The gRPC client and server-side implementations may also generate and
return `status` on their own when errors happen.  Only a subset of
the pre-defined status codes are generated by the gRPC libraries.  This
allows applications to be sure that any other code it sees was actually
returned by the application (although it is also possible for the
server-side to return one of the codes generated by the gRPC libraries).
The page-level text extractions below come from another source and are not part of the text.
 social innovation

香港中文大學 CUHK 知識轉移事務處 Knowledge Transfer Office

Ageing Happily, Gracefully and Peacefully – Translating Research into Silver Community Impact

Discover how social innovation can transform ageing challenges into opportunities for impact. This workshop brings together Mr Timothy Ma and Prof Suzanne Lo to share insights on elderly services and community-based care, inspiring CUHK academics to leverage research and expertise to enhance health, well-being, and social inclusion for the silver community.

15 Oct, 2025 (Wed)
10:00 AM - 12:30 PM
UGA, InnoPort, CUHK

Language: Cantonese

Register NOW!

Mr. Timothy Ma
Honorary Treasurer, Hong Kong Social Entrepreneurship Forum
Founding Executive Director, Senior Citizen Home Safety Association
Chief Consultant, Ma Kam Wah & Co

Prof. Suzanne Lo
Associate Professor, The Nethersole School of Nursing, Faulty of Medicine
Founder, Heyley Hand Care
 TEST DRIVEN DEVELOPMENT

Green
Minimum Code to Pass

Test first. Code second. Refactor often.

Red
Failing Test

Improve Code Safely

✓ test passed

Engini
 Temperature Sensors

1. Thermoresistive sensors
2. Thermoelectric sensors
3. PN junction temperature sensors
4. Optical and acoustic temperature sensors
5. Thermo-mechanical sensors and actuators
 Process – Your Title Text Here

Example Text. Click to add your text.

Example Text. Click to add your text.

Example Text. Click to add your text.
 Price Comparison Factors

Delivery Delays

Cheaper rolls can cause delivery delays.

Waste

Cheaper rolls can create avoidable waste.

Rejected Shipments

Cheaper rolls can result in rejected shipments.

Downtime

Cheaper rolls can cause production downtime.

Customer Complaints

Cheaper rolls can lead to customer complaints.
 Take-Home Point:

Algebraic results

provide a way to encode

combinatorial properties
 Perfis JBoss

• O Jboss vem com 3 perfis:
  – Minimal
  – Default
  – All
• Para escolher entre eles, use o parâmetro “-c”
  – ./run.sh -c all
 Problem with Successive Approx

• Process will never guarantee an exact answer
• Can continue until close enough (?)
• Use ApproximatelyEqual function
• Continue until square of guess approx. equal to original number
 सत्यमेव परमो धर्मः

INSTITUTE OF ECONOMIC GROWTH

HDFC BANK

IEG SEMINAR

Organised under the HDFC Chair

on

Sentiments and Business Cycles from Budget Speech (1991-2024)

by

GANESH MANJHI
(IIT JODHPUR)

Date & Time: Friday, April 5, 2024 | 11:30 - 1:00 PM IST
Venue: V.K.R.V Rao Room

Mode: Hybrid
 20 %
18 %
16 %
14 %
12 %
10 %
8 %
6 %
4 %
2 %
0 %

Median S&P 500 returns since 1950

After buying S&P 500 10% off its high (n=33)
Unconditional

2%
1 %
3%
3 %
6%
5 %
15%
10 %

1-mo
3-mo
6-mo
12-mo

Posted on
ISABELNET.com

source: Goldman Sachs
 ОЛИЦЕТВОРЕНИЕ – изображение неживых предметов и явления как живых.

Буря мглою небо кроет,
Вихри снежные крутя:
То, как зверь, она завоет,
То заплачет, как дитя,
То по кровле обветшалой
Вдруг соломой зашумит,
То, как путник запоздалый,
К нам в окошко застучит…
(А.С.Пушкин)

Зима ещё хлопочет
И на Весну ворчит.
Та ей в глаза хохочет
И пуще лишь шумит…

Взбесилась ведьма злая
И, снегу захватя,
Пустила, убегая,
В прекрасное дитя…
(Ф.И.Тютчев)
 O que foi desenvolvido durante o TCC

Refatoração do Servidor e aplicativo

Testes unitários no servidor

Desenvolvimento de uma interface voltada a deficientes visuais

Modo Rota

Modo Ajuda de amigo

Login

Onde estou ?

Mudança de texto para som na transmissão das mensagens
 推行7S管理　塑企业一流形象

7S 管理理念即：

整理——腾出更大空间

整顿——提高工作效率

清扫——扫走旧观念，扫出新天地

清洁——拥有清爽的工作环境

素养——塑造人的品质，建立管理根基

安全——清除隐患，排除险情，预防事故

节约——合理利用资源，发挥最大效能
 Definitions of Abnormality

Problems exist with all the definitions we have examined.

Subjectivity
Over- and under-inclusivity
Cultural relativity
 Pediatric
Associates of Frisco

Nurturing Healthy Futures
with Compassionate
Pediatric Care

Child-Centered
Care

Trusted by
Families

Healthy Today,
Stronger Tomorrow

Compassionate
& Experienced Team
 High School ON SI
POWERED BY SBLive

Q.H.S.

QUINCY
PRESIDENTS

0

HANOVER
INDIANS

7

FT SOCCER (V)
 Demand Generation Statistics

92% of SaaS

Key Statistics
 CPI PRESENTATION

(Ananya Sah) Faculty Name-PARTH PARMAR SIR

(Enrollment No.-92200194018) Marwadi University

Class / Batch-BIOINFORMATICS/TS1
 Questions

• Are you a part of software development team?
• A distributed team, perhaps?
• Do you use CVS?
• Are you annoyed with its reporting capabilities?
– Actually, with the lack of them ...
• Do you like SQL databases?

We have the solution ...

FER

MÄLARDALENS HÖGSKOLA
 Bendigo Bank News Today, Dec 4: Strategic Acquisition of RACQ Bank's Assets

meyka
The following table lists the codes that may be returned by the gRPC
libraries (on either the client-side or server-side) and summarizes the
situations in which they are generated.

| Case        | Code           | Generated at Client or Server  |
| ------------- |:-------------| :-----:|
| Client Application cancelled the request	| CANCELLED | Both |
| Deadline expires before server returns status	| DEADLINE_EXCEEDED | Both |
| Method not found at server	| UNIMPLEMENTED | Server|
| Server shutting down	| UNAVAILABLE | Server|
| Server side application throws an exception (or does something other than returning a Status code to terminate an RPC) |	UNKNOWN | Server|
| No response received before Deadline expires. This may occur either when the client is unable to send the request to the server or when the server fails to respond in time. |	DEADLINE_EXCEEDED | Both|
| Some data transmitted (e.g., request metadata written to TCP connection) before connection breaks |	UNAVAILABLE | Client |
| Could not decompress, but compression algorithm supported (Client -> Server)	| INTERNAL | Server |
| Could not decompress, but compression algorithm supported (Server -> Client)	| INTERNAL | Client |
| Compression mechanism used by client not supported at server	| UNIMPLEMENTED | Server |
| Server temporarily out of resources (e.g., Flow-control resource limits reached) |	RESOURCE_EXHAUSTED | Server|
| Client does not have enough memory to hold the server response | RESOURCE_EXHAUSTED | Client |
| Flow-control protocol violation |	INTERNAL | Both |
| Error parsing returned status	| UNKNOWN | Client |
| Incorrect Auth metadata ( Credentials failed to get metadata, Incompatible credentials set on channel and call, Invalid host set in `:authority` metadata, etc.) | UNAUTHENTICATED | Both |
| Request cardinality violation (method requires exactly one request but client sent some other number of requests) | UNIMPLEMENTED | Server|
| Response cardinality violation (method requires exactly one response but server sent some other number of responses) | UNIMPLEMENTED | Client|
| Error parsing response proto	| INTERNAL | Client|
| Error parsing request proto	| INTERNAL | Server|
| Sent or received message was larger than configured limit | RESOURCE_EXHAUSTED | Both |
| Keepalive watchdog times out | UNAVAILABLE | Both |

The following status codes are never generated by the library:
- INVALID_ARGUMENT
- NOT_FOUND
- ALREADY_EXISTS
- FAILED_PRECONDITION
- ABORTED
- OUT_OF_RANGE
- DATA_LOSS

Applications that may wish to [retry](https://github.com/grpc/proposal/blob/master/A6-client-retries.md) failed RPCs must decide which status codes on which to retry. As shown in the table above, the gRPC library can generate the same status code for different cases. Server applications can also return those same status codes. Therefore, there is no fixed list of status codes on which it is appropriate to retry in all applications. As a result, individual applications must make their own determination as to which status codes should cause an RPC to be retried.